Take a step to the right,
take a step to the left,
lets do the art warp again.
The train goes all the way
beyond the partition
and back again,
all the way
beyond the partition
and back again,
all the way
beyond the partition
and back again,
one day
shall we
one day
shall we
one day
shall we
get off
you mean get off?
I mean get off
you mean really get off?
I mean really get off.
Were coming out of the tunnel.
What does that mean?
Theres a blue sky.
But its only paint.
What do you expect?
Take a step to the right,
take a step to the left,
lets do the art warp again.
So many words in the gallery already,
my poem wants to shrink away
in preparation for an uncertain silence
or a seductive mystery,
too many words here, too much sense.
The role-players tell me the scheme theyre in,
the train is all message and no medium, there is
no interface,
only surface
indulging its
own cut-outs.
Take a step to the right,
take a step to the left,
lets do the art warp again.
I came up to the 1st floor world of art
out of the real fabrication that is Brindley Place,
I came up in the lift to play my part
in this fresh game of artifice.
From the bridge Id watched a canal boat,
strange, decorated, craft that they are,
Id been hypnotised by thirty-eight
every-moment-different fountains, I am poor
in spirit compared with these necessities.
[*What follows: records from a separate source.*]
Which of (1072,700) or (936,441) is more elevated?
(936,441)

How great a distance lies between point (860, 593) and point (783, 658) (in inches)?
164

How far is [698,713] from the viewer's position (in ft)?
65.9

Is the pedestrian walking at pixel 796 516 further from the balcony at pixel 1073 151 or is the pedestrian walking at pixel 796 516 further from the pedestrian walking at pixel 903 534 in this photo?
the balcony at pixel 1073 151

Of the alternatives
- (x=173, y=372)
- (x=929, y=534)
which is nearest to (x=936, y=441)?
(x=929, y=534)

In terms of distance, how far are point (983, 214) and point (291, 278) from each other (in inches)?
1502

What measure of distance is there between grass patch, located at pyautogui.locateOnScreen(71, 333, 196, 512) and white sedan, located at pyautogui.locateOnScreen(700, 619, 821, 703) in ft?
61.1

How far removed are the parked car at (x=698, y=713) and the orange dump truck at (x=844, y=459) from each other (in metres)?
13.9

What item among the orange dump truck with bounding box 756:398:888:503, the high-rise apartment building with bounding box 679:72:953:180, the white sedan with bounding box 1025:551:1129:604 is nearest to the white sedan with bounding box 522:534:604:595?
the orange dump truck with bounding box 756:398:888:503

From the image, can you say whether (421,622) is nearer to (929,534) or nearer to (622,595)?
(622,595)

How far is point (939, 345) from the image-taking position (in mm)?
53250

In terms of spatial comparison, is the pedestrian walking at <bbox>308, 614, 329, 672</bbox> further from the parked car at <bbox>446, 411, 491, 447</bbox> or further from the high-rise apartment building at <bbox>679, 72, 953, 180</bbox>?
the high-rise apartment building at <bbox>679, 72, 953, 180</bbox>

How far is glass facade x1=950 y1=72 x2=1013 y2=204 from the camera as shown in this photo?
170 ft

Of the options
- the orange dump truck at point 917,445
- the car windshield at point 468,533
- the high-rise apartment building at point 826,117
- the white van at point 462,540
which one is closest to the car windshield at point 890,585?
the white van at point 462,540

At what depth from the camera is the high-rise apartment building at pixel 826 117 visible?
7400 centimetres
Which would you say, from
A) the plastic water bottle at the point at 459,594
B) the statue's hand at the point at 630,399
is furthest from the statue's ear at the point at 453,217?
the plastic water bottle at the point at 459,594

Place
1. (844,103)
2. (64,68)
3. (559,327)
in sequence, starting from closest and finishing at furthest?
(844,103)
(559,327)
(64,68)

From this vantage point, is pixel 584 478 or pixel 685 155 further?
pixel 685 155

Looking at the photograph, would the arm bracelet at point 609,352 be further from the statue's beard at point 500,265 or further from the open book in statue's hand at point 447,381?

Then up to the 1st floor to see a case
for a tube trip in the world of art,
set apart, -
Out there a man wears a leopard skin coat,
he is drinking his coffee amongst the toadstools,
and I have come to the 1st floor of the world of art
to watch the on-screen animations
of the artists real life - do I believe it?
I have come into this other worlds light
with its fantasy morality play
while people out there walk their uncertainty
like a wild dog on a gilt lead
between work and home without going mad,
most of them.
Most of us.
I am writing this on an 11 bus.
Take a step to the right,
take a step to the left,
lets do the art warp again.
"Excuse me, which is the way to Dopple Stadt?"
"Never heard of it".
"I think its along the Northern Line, not far
away".
"Not along any Northern Line known to me".
"Its out of the tunnel, under the open sky".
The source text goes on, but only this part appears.